Co do kasy to się nie wypowiadam, jeśli ma się nazwisko jak pani Dymna-łatwiej ją zebrać niż Kowalskiemu. Bardziej mnie zastanawia dobór uczestników wyprawy-taki prywatny kurnik pani Ani. Bo dlaczego np. nikt z nas, albo z fundacji X, albo ze środowiska Y...
Pewnie gdybym miała takie możliwości też bym skorzystała.
A mnie w tego typu przedsięwzięciach zawsze zastanawia jak wózkowicze podchodzą do tematu pomocy. Przecież tachanie ich pod górę to naprawdę wyzwanie dla zdrowych, czy nigdy im nie przyjdzie do głowy, ze oni padają na pysk, czy wydaje im się, że jak są zdrowi to mają niekończącą się siłę. Czy to nie egoizm? Za cenę udowodnienia-czego? no właśnie czego?, że potrafią????!!!

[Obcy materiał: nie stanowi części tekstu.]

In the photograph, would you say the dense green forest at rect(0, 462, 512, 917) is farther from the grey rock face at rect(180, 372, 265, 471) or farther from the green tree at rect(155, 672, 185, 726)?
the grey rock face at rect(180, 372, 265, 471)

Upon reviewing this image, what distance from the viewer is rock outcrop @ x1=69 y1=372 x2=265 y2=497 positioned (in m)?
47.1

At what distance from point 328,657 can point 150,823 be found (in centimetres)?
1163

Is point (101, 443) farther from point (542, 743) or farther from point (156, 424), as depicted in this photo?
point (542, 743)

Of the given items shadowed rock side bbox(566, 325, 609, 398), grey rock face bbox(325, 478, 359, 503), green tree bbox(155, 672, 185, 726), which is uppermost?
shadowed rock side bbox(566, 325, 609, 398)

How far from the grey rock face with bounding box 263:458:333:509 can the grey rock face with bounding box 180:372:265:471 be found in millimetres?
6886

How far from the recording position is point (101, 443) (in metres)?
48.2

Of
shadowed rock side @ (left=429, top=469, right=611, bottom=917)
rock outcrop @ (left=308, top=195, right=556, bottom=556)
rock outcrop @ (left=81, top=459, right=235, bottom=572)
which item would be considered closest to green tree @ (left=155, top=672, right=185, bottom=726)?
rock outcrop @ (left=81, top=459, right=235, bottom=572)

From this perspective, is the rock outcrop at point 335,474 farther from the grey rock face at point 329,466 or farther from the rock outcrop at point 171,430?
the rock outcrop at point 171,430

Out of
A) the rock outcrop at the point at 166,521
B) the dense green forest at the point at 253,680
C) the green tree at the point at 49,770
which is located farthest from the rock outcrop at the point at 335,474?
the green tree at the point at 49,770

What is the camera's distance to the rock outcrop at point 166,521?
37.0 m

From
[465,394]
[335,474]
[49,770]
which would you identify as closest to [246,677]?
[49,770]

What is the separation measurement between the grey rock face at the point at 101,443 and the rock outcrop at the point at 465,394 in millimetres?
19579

co potrafią!, przecież gdyby nie sztab zdrowych ludzi to nawet do samolotu by nie wsiedli, co to za sztuka gdy zdrowi mnie wniosą, posadzą, zawiozą, zwiozą, przepchają itd. Pomijam oczywiście tych co sami sie poruszają o kuli czy na handbikach itp. Zresztą opis z pierwszego dnia wspinaczki najlepiej to ilustruje. Szkoda gadać, trzeba rozróżnić co niepełnosprawny może robić, a co robią /czytaj pod hasłem pomocy/ zdrowi za niego i głośno krzyczy ON "potrafi".

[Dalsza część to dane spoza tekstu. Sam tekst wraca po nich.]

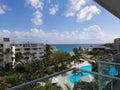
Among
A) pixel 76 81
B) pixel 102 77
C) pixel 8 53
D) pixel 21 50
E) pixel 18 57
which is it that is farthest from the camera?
pixel 21 50

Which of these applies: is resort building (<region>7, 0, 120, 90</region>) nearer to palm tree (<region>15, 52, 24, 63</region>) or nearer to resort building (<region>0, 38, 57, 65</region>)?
resort building (<region>0, 38, 57, 65</region>)

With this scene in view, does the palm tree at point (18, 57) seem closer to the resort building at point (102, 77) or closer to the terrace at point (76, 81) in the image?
the resort building at point (102, 77)

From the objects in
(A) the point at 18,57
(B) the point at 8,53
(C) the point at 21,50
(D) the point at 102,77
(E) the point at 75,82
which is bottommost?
(A) the point at 18,57

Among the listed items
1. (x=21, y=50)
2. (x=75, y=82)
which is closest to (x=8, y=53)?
(x=21, y=50)

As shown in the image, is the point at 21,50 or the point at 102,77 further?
the point at 21,50

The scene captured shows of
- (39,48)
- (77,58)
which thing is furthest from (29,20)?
(77,58)

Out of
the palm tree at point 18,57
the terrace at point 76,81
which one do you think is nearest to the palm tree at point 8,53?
the palm tree at point 18,57

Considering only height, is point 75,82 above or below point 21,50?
above

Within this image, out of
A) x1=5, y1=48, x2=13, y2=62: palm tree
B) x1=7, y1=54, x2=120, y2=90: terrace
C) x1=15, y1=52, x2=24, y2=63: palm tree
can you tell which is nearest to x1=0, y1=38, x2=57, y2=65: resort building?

Przykład - gdyby szczyt zdobył Pistorius nic bym nie powiedziała oprócz gratulacji i szacunku, ale w tym przypadku pani A. zostaje wniesiona, wepchana /pewnie przez męża/, a pan P. przez innych, ciekawe czy oni byliby w stanie tak się fizycznie zaorać dla zdrowych z jakąś pomocą, żeby tylko pokazać-no właśnie co????
Natura ludzka jak wiadomo pazerna jest, każdy zdrowy czy chory mógłby powiedzieć -chciałbym to i tamto, zdrowi też marzą i wielu rzeczy do końca swojego życia nie zrealizują dlatego bardzo chciałabym się dowiedzieć co czują takie osoby w czasie takiej wyprawy-jeśli tylko radość i zabawę -to pachnie mi ich max egoizmem, a może jednak pojawia się nuta zażenowania-że ta pomoc naprawdę przerasta siły zdrowych i tym "chceniem" zobaczenia, udowodnienia /znów-zapytam-czego?/nie przesadziłam/em.
Większy szacunek uczestnicy by zyskali w moich oczach gdyby choć kasę sami wyżebrali i znaleźli wolontariuszy, rzeczywiście to zrobiłoby wrażenie.
I tak nie dostanę odpowiedzi na powyższe wątpliwości bo nie siedzę w folwarku pod skrzydłami kwoki Dymnej.
Ukłon w stronę tej pani, że w ogóle jej się coś chce-bo to ogromna sztuka-chcieć coś robić, ale prywaty, a zwłaszcza osobistych-lubię X, lubię Y-można dostrzec ogrom i to już jest u mnie na nie.
Może panią Dymna należałoby rozklonować na 16 województw.